The radiologist really wasn't much better. At first, he asked me about my losses, and I said I'd had 2 missed miscarriages, where I'd gotten bad news at ultrasounds, and he responded, "Well, you know, it's not that uncommon. They say that most women wouldn't even know they were pregnant." Seriously, at 9 and 13 weeks, I would have had a clue that I was pregnant. Thanks, doc. And then he faux-apologized later while looking at the scans with the technician for using "complicated medical terms". I wanted to snottily respond, "Yeah, it's ok. I went to college too."

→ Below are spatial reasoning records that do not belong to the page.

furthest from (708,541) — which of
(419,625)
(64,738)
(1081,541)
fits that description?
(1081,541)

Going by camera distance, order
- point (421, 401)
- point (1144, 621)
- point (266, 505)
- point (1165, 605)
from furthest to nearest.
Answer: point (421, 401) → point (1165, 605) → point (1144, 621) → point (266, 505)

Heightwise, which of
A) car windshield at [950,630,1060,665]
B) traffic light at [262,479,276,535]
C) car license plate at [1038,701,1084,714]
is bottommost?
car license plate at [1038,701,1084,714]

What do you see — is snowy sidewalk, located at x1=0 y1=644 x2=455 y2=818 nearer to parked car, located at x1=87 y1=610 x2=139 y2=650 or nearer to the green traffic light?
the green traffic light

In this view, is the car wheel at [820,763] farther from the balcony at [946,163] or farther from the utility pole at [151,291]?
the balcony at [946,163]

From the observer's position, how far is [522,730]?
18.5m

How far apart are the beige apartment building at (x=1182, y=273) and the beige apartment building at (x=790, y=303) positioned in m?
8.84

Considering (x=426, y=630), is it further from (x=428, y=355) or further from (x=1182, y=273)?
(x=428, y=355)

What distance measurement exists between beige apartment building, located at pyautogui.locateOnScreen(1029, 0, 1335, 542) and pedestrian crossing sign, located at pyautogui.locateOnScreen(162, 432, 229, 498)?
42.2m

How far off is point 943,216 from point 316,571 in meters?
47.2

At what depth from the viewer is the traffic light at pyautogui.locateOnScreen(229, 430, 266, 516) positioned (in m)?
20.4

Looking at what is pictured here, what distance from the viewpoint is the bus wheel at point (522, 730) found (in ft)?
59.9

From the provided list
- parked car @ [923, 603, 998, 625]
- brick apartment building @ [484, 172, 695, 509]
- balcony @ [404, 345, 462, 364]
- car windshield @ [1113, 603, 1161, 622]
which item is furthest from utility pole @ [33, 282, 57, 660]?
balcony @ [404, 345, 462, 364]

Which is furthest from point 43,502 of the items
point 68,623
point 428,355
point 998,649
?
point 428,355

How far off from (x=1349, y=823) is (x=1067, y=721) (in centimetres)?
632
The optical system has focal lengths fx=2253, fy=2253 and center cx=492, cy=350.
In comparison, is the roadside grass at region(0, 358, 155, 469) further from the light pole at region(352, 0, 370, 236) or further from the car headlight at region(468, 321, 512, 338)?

So the baby looked ok, but I feel terrible that I could not enjoy the scan at all. And I found out they weren't able to get great pictures of the heart, so they want me to come back in 2 weeks (which is something I appreciate finding out now, in person, rather than in a letter a week or so from now). But I don't want to go back. I really don't want to go back. I don't know how this will work with insurance, if I can even go some other place now.

I keep wondering if I've overreacted, but Mr. Rhody assures me that I am not, at the least because 3 requests to have him in the room, even if we had to sit there silently, should not have been ignored.

1 comment:

  1. That's awful, I'd write this up along with everything they said and how it made you feel to the office manager, the doctors, anyone higher up you can find. That is completely unacceptable! I'm sorry that was your experience.